Bu vesile ile ‘Türkçe’ denilince gönül telleri titreyen dostlara, faydalanabilecekleri yazarlardan bâzılarının şahıs ve kitap isimlerini belirtmenin faydalı olacağını düşünüyorum:
Hüseyin Câhit (Yalçın) (Türkçe Sarf ve Nahiv), Tahsin Banguoğlu (Türkçenin Grameri), Necmettin Hacıeminoğlu, (Türkçenin Karanlık Günleri) Faruk Kadri Timurtaş (Uydurma Olan ve Olmayan Yeni Kelimeler Sözlüğü), Muharrem Ergin (Türk Dil Bilgisi), Yavuz Bülent Bâkiler (Sözün Doğrusu 1 ve 2), Yesevîzâde Şâkir Alparslan Yasa (Türkçenin Mücâhid Kalemi-Yavuz Bülent Bâkiler), Yakup Şişmek (Dilin Tetiği Bozuldu), Nihat Sâmi Banarlı (Türkçenin Sırları) D. Mahmet Doğan (Kelimelerin Seyir Defteri), Doç. Dr. Nevnihal Bayar (Açıklamalı Yeni Kelimeler Sözlüğü) Türk dili uzmanı olmamakla birlikte, dilimizi en mükemmel şekilde kullanan Peyâmi Safâ (Osmanlıca, Türkçe, Uydurmaca), Necip Fâzıl Kısakürek (Dil ve Edebiyat), Sâmiha Ayverdi (Millî Kültür Mes’eleleri ve Maârif Dâvâmız) gibi yazarlarımızın, Türkçemizi doğru ve güzel kullanmak isteyenlere çok önemli tavsiyeleri vardır. Bu isimlere, Ord. Prof. Dr. Ali Fuat Başgil’i, Refik Hâlid Karay’ı ve Ârif Nihat Asya’yı da dâhil etmek gerekir. Elbette daha pek çok isim ve eser vardır.

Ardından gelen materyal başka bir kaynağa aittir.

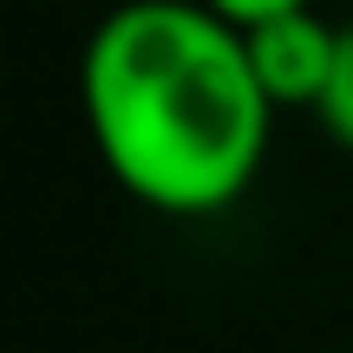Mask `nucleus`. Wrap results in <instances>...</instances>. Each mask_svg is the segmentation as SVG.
Returning a JSON list of instances; mask_svg holds the SVG:
<instances>
[{
    "instance_id": "1",
    "label": "nucleus",
    "mask_w": 353,
    "mask_h": 353,
    "mask_svg": "<svg viewBox=\"0 0 353 353\" xmlns=\"http://www.w3.org/2000/svg\"><path fill=\"white\" fill-rule=\"evenodd\" d=\"M92 151L157 216H223L262 176L275 105L242 26L203 0H118L79 52Z\"/></svg>"
},
{
    "instance_id": "2",
    "label": "nucleus",
    "mask_w": 353,
    "mask_h": 353,
    "mask_svg": "<svg viewBox=\"0 0 353 353\" xmlns=\"http://www.w3.org/2000/svg\"><path fill=\"white\" fill-rule=\"evenodd\" d=\"M242 46H249V65L275 112H314L334 79V59H341V26L321 20L314 7H294L262 26H242Z\"/></svg>"
},
{
    "instance_id": "3",
    "label": "nucleus",
    "mask_w": 353,
    "mask_h": 353,
    "mask_svg": "<svg viewBox=\"0 0 353 353\" xmlns=\"http://www.w3.org/2000/svg\"><path fill=\"white\" fill-rule=\"evenodd\" d=\"M314 118H321V131L353 157V26H341V59H334V79H327V92H321Z\"/></svg>"
},
{
    "instance_id": "4",
    "label": "nucleus",
    "mask_w": 353,
    "mask_h": 353,
    "mask_svg": "<svg viewBox=\"0 0 353 353\" xmlns=\"http://www.w3.org/2000/svg\"><path fill=\"white\" fill-rule=\"evenodd\" d=\"M210 13H223L229 26H262L275 13H294V7H314V0H203Z\"/></svg>"
}]
</instances>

Yazacağı kitaplarda dil hatâsı yapmamak isteyenlere, Türkiye’nin lügat hazırlayan ilk ve tek kadın Lügat yazarı İlhan Ayverdi’nin ‘Kubbealtı Lügati’ olarak da anılan ‘Misalli Büyük Türkçe Sözlük’ isimli muhteşem eseri tavsiye edilir.
Maalesef şiir, roman, hikâye ve makale yazanların pek azı, yazı yazarken sözlüğe bakma alışkanlığına sâhiptir. İnşallah bu kötü tembellikten tez zamanda kurtulurlar.